ANGEZEIGTER TEXT -
- - - - - - -
Gieboldehausen . Ein Naturschutz-Großprojekt an der Rhume soll die natürliche Entwicklung von Auenwald begünstigen. Der Fluss wurde in den 30er Jahren begradigt.

Die Rhume wälzt sich bereits durch ihr neues Bett zwischen Gieboldehausen und Bilshausen, nur der Bettbezug fehlt noch: Die im Juni 2017 gestarteten Erd- und Wasserarbeiten zur Verlegung des Flusses (wir berichteten) sind abgeschlossen, die Uferbepflanzung soll spätestens im Frühjahr folgen.
- - - - - - -
AUSGELESENE ANGABEN -

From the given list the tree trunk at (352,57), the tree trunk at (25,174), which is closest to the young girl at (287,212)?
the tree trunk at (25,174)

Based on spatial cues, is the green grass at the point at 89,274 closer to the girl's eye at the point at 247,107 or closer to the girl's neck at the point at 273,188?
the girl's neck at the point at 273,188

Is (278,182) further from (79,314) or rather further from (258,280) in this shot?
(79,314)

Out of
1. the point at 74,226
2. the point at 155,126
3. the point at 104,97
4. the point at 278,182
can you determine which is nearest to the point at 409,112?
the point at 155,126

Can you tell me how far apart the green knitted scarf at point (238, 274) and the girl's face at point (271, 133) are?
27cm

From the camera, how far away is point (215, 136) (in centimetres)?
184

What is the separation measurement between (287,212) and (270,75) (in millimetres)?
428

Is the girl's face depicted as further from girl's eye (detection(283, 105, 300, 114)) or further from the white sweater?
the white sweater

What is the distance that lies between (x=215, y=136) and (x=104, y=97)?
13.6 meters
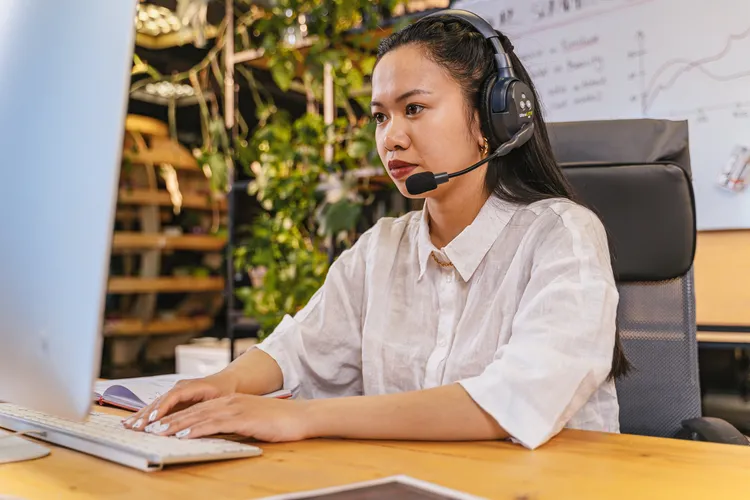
- - - - - - -
ARBEITSAUFTRAG -
Schreiben Sie aus dem Text über die Verlegung der Rhume die Stelle von „Die Rhume wälzt“ bis „im Frühjahr folgen.“ wörtlich ab.

LÖSUNG DER AUFGABE -
Die Rhume wälzt sich bereits durch ihr neues Bett zwischen Gieboldehausen und Bilshausen, nur der Bettbezug fehlt noch: Die im Juni 2017 gestarteten Erd- und Wasserarbeiten zur Verlegung des Flusses (wir berichteten) sind abgeschlossen, die Uferbepflanzung soll spätestens im Frühjahr folgen.